-- Passage provided --
==*==
So, while an Espresso is Black Coffee, Black Coffee cannot be called an Espresso unless brewed by forcing hot water at high pressure through finely ground coffee.


What you Need

  • Espresso Machine: Because you need pressure to make espresso, I would recommend a real espresso machine. The machine that I use and love is the Gaggia Classic Pro. It’s a great machine for beginners for a more affordable price than most. The investment will pay off if you regularly buy coffee from Starbucks.

  • Whole Bean Coffee: I love this Lavazza Super Crema Whole Bean Coffee Blend.

  • Burr Grinder (Important): A burr grinder is the most consistent source of even, finely ground coffee. I use this Facile Espresso Grinder, but you can use a manual burr grinder for a much more affordable price.

  • Coffee Scale: To make the best espresso, you need to be precise. This coffee scale ensures consistency every time. For a double shot, I use 18 grams.

  • Tamper: A coffee tamper's purpose is to evenly pack the coffee grounds into the basket of an espresso machine for a quality espresso shot.

  • Espresso Cups: I love using glass espresso cups so you can see how much crema you are getting in your shots. I like these glass cups.


How to make espresso.
==*==
-- Exercise brief --
Reproduce the espresso guide from "What you Need" up to and including "coffee from Starbucks.", swapping "beginners" for "newcomers". The material after this point stands apart from the espresso guide.

-- Dataset content --
==*==
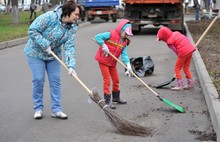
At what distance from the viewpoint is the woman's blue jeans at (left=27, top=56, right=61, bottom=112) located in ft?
19.4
==*==
-- Answer --
What you Need

  • Espresso Machine: Because you need pressure to make espresso, I would recommend a real espresso machine. The machine that I use and love is the Gaggia Classic Pro. It’s a great machine for newcomers for a more affordable price than most. The investment will pay off if you regularly buy coffee from Starbucks.